- Problem requirements: Rewrite the stretch from "In the same" through "qualified for selection." in the mailing-list reply below, substituting "rank" for each "priority".

──────── Passage shown

Re: Support for N synchronous standby servers - take 2

From: Michael Paquier <michael(dot)paquier(at)gmail(dot)com>
To: Sawada Masahiko <sawada(dot)mshk(at)gmail(dot)com>
Cc: Beena Emerson <memissemerson(at)gmail(dot)com>, PostgreSQL mailing lists <pgsql-hackers(at)postgresql(dot)org>
Subject: Re: Support for N synchronous standby servers - take 2
Date: 2015-07-29 12:28:37
Message-ID: CAB7nPqSU=07zYBU-mEyiQOHpcTmBY=0VbJd9GjGCWzEVB9E0KQ@mail.gmail.com
Views: Raw Message | Whole Thread | Download mbox | Resend email
Thread:
Lists: pgsql-hackers

On Wed, Jul 29, 2015 at 9:03 PM, Sawada Masahiko <sawada(dot)mshk(at)gmail(dot)com> wrote:
> On Tue, Jul 21, 2015 at 3:50 PM, Michael Paquier
> <michael(dot)paquier(at)gmail(dot)com> wrote:
>> On Mon, Jul 20, 2015 at 9:59 PM, Beena Emerson <memissemerson(at)gmail(dot)com> wrote:
>>> Simon Riggs wrote:
>>>
>>>> The choice between formats is not
>>>> solely predicated on whether we have multi-line support.
>>>
>>>> I still think writing down some actual use cases would help bring the
>>>> discussion to a conclusion. Inventing a general facility is hard without
>>>> some clear goals about what we need to support.
>>>
>>> We need to at least support the following:
>>> - Grouping: Specify of standbys along with the minimum number of commits
>>> required from the group.
>>> - Group Type: Groups can either be priority or quorum group.
>>
>> As far as I understood at the lowest level a group is just an alias
>> for a list of nodes, quorum or priority are properties that can be
>> applied to a group of nodes when this group is used in the expression
>> to define what means synchronous commit.
>>
>>> - Group names: to simplify status reporting
>>> - Nesting: At least 2 levels of nesting
>>
>> If I am following correctly, at the first level there is the
>> definition of the top level objects, like groups and sync expression.
>>
>
> The grouping and using same application_name different server is similar.
> How does the same application_name different server work?

In the same of a priority group both nodes get the same priority,
imagine for example that we need to wait for 2 nodes with lower
priority: node1 with priority 1, node2 with priority 2 and again node2
with priority 2, we would wait for the first one, and then one of the
second. In quorum group, any of them could be qualified for selection.

────────────────
──────── Source data

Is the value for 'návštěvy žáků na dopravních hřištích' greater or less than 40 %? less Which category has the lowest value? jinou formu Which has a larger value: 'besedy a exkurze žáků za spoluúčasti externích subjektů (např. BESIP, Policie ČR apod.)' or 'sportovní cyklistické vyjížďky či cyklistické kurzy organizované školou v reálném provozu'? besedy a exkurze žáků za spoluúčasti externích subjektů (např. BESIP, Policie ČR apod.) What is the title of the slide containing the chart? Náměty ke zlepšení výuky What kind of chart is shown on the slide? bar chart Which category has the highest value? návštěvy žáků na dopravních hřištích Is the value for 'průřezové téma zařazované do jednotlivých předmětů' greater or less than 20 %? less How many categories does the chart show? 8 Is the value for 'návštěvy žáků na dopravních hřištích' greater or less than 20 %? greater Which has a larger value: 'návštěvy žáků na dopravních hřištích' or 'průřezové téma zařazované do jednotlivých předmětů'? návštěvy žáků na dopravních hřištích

────────────────

- Answer to the exercise:
In the same of a rank group both nodes get the same rank,
imagine for example that we need to wait for 2 nodes with lower
rank: node1 with rank 1, node2 with rank 2 and again node2
with rank 2, we would wait for the first one, and then one of the
second. In quorum group, any of them could be qualified for selection.